Re: [NFS client] NFS locks not released on abnormal process termination

From: Philippe Troin
Date: Tue Dec 09 2003 - 13:49:03 EST


Trond Myklebust <trond.myklebust@xxxxxxxxxx> writes:

> >>>>> " " == Philippe Troin <phil@xxxxxxxx> writes:
>
> > From my reading of the patch, it supersedes the old patch, and
> > is only
> > necessary on the client. Is also does not compile :-)
>
> Yeah, I admit I didn't test it out...
>
> > Here's an updated patch which does compile.
>
> Thanks.
>
> > I am still running tests, but so far it looks good (that is all
> > locks are freed when a process with locks running on a NFS
> > client is killed).
>
> Good...

I've ran test overnight on four boxen, and no locks were lost.
I guess you can send this patch to Marcello now.
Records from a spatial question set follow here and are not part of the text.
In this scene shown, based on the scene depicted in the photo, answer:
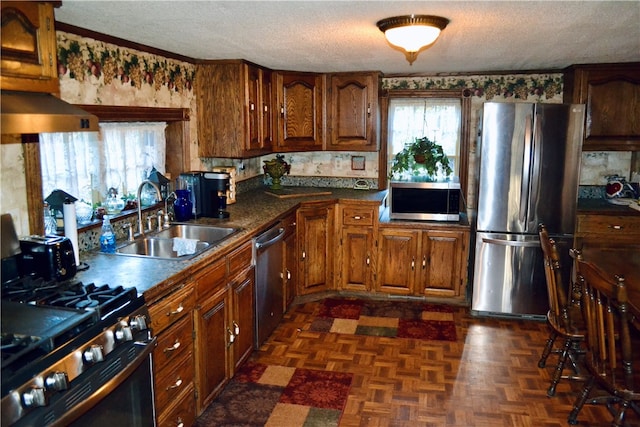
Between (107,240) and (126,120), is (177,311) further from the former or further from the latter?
(126,120)

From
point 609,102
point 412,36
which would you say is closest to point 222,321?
point 412,36

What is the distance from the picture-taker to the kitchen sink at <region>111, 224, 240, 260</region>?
2.95 meters

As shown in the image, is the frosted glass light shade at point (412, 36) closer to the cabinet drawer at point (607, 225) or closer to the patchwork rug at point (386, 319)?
the patchwork rug at point (386, 319)

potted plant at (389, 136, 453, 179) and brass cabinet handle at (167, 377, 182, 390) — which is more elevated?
potted plant at (389, 136, 453, 179)

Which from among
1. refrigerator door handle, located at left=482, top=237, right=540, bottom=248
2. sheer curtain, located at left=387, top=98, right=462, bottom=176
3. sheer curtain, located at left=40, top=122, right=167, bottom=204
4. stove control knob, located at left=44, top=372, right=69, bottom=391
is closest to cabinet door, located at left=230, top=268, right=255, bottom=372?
sheer curtain, located at left=40, top=122, right=167, bottom=204

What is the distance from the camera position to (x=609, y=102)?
4.23m

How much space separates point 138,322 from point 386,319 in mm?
2526

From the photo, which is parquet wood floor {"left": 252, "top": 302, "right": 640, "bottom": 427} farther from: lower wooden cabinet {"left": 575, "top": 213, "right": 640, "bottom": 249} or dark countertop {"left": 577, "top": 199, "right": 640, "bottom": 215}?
dark countertop {"left": 577, "top": 199, "right": 640, "bottom": 215}

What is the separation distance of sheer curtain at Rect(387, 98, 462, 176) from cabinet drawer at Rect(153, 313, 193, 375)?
10.1 feet

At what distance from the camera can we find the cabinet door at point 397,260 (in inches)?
175

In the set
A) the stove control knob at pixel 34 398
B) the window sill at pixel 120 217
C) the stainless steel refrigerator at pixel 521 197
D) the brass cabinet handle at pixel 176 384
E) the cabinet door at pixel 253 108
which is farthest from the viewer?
the cabinet door at pixel 253 108

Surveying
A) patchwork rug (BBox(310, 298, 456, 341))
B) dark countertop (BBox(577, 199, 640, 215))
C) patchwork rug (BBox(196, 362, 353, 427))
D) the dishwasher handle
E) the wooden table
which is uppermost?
dark countertop (BBox(577, 199, 640, 215))

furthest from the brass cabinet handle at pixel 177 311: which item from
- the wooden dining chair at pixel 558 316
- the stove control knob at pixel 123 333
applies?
the wooden dining chair at pixel 558 316

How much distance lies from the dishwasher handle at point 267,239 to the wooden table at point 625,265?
1.91 meters
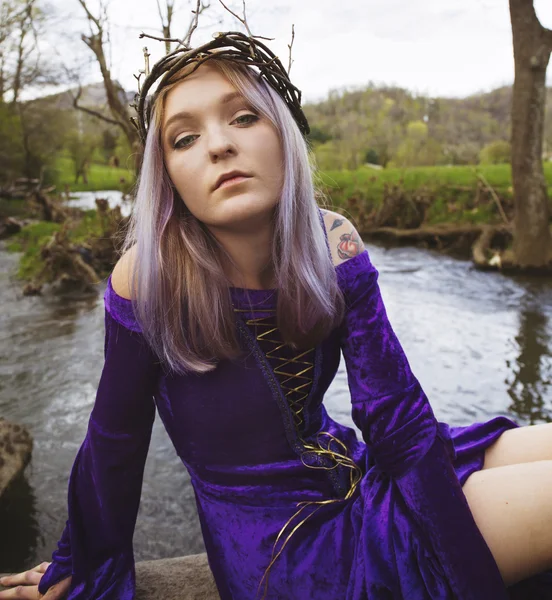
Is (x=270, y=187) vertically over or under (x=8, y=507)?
over

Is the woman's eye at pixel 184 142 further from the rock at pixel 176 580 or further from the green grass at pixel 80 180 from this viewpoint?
the green grass at pixel 80 180

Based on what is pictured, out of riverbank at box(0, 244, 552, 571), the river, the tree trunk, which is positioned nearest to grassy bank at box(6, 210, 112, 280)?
the river

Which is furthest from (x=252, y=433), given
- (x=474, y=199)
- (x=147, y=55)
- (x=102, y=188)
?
(x=102, y=188)

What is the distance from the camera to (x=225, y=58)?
4.16 ft

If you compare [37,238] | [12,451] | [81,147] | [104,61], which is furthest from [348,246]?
[81,147]

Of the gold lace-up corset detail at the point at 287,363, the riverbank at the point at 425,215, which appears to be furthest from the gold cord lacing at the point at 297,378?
the riverbank at the point at 425,215

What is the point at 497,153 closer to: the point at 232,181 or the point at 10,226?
the point at 10,226

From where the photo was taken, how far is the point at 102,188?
19641 mm

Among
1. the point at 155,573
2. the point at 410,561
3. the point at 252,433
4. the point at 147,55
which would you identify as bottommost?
the point at 155,573

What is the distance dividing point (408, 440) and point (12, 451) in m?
1.85

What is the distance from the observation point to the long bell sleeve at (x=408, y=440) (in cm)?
113

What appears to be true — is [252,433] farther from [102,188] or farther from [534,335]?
[102,188]

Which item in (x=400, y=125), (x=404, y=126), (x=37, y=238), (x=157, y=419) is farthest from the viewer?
(x=404, y=126)

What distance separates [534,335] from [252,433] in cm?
388
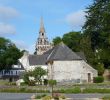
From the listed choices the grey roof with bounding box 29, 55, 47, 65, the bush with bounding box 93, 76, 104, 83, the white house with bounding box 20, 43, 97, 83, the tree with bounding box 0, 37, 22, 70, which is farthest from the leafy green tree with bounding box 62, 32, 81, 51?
the bush with bounding box 93, 76, 104, 83

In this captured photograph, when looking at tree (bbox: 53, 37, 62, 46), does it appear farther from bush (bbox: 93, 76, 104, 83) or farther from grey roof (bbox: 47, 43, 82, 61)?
bush (bbox: 93, 76, 104, 83)

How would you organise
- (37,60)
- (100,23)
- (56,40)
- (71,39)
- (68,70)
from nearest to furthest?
(100,23) → (68,70) → (37,60) → (71,39) → (56,40)

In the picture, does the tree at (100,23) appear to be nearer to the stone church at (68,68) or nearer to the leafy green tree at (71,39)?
the stone church at (68,68)

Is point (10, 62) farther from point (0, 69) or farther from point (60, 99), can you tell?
point (60, 99)

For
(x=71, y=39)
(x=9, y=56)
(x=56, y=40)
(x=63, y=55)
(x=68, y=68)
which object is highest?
(x=56, y=40)

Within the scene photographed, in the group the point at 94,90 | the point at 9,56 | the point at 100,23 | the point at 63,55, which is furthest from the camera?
the point at 9,56

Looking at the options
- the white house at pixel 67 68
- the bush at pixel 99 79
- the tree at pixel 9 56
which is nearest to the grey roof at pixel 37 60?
the tree at pixel 9 56

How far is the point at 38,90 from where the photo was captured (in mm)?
58688

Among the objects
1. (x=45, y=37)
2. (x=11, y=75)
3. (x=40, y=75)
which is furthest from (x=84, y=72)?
(x=45, y=37)

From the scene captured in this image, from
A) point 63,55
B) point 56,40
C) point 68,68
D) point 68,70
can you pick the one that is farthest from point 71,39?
point 68,70

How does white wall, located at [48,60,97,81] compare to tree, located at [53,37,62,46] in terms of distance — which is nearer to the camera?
white wall, located at [48,60,97,81]

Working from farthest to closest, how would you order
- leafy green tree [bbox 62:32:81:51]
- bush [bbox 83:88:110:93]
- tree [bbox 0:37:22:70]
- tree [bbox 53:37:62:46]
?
tree [bbox 53:37:62:46] → leafy green tree [bbox 62:32:81:51] → tree [bbox 0:37:22:70] → bush [bbox 83:88:110:93]

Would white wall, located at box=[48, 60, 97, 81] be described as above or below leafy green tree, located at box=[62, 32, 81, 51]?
below

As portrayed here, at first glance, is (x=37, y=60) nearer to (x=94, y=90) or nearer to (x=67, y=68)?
(x=67, y=68)
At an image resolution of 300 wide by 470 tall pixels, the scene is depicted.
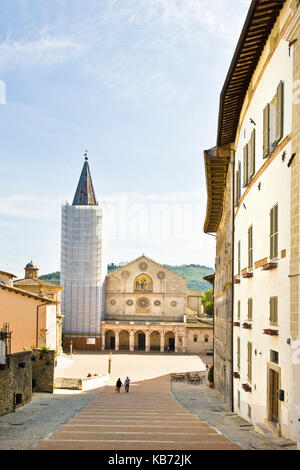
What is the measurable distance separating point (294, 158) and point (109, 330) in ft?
213

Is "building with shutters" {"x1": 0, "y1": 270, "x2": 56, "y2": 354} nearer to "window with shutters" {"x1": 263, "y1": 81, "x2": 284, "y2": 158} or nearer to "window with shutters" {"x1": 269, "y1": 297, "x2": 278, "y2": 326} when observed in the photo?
"window with shutters" {"x1": 269, "y1": 297, "x2": 278, "y2": 326}

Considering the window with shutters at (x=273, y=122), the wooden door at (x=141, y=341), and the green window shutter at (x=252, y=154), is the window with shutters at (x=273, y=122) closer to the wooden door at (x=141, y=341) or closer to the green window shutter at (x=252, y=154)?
the green window shutter at (x=252, y=154)

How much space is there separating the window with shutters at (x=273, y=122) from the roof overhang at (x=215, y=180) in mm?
9357

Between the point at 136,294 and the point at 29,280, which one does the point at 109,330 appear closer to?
the point at 136,294

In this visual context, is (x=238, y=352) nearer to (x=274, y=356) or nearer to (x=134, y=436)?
Result: (x=274, y=356)

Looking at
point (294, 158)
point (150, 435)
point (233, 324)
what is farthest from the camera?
point (233, 324)

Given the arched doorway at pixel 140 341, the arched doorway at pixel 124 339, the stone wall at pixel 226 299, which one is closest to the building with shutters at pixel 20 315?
the stone wall at pixel 226 299

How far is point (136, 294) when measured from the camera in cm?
7512

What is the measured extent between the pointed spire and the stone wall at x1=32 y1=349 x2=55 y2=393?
48142 millimetres

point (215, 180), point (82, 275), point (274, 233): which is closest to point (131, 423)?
point (274, 233)

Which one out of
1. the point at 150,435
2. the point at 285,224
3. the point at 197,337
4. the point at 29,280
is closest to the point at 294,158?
the point at 285,224

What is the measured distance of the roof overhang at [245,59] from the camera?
11.4 metres

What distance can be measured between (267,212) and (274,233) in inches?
36.8
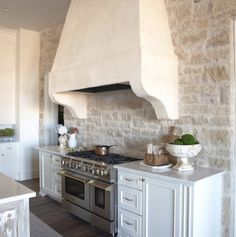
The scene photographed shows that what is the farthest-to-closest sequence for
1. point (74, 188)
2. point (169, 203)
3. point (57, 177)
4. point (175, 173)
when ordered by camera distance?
point (57, 177)
point (74, 188)
point (175, 173)
point (169, 203)

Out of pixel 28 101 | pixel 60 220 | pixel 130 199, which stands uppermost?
pixel 28 101

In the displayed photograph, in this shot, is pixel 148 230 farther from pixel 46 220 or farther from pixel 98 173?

I've tested with the enclosed program.


> There are still 2 other issues with the generic POSIX locking code.
> Both issues have to do with CLONE_VM and have been raised on
> linux-kernel & linux-fsdevel. Unfortunately they met with no response,
> so I'm unable to pursue...

Can we help? Pointers?

Phil.
#define _GNU_SOURCE
#define _LARGEFILE_SOURCE
#define _FILE_OFFSET_BITS 64

#include <stdio.h>
#include <stdlib.h>
#include <string.h>
#include <fcntl.h>
#include <unistd.h>
#include <signal.h>
#include <sys/wait.h>
#include <errno.h>

#define FNAME "kill-locks.tmp"
#define BUFSIZE 16384
#define DEATHSIG SIGINT
#define LOCKTRIES 10
#define STRINGIFY_(x) #x
#define STRINGIFY(x) STRINGIFY_(x)
#define LOCKTRIESSTR STRINGIFY(LOCKTRIES)
#define LOCKSLEEPSECS 1

void parent_try_lock(int mfd, int successcount, int status)
{
int i;
struct flock lck;

for (i=0; 1 /* always true */; ++i)
{
lck.l_type = F_WRLCK;
lck.l_whence = SEEK_SET;
lck.l_start = (off_t)0;
lck.l_len = (off_t)0;
if (fcntl(mfd, F_SETLK, &lck) == -1)
{
if (errno == EAGAIN)
{
if ( i == LOCKTRIES )
{
fprintf(stderr,
"unexpected status from child %08X\n"
"successful locking attempts: %d\n",
status, successcount);
exit(1);
}
else
{
sleep(LOCKSLEEPSECS);
}
}
else
perror("[parent] fcntl(F_SETLK)"), exit(1);
}
else
{
lck.l_type = F_UNLCK;
lck.l_whence = SEEK_SET;
lck.l_start = (off_t)0;
lck.l_len = (off_t)0;
if (fcntl(mfd, F_SETLK, &lck) == -1)
perror("[parent] fcntl(F_SETLK) UNLCK"), exit(1);
if (status)
fprintf(stderr, "[parent] transient error, going on...\n");
break;
}
}
}

int
main()
{
int successcount = 0;
int mfd;
/**/

mfd = open(FNAME, O_RDWR|O_CREAT, 0666);
if (mfd == -1)
perror("open()"), exit(1);
parent_try_lock(mfd, successcount, 0);

while (1)
{
pid_t childpid;
int status;
/**/

childpid = fork();
if (childpid == (pid_t) -1)
perror("fork()"), exit(1);
if (childpid == 0)
{
/* Child */
int fd;
struct flock lck;
char buf[BUFSIZE];
/**/

fd = open(FNAME, O_RDWR|O_CREAT, 0666);
if (fd == -1)
perror("[child] open()"), exit(1);

lck.l_type = F_WRLCK;
lck.l_whence = SEEK_SET;
lck.l_start = (off_t)0;
lck.l_len = (off_t)0;
if (fcntl(fd, F_SETLK, &lck) == -1)
perror("[child] fcntl(F_SETLK)"), exit(1);
memset(buf, 0, sizeof(buf));
while(1)
write(fd, buf, sizeof(buf));
}

usleep(rand()%1000);
kill(childpid, DEATHSIG);
if (waitpid(childpid, &status, 0) != childpid)
perror("waitpid"), exit(1);
if ( ! (WIFSIGNALED(status) && WTERMSIG(status) == DEATHSIG))
parent_try_lock(mfd, successcount, status);
++successcount;
}
}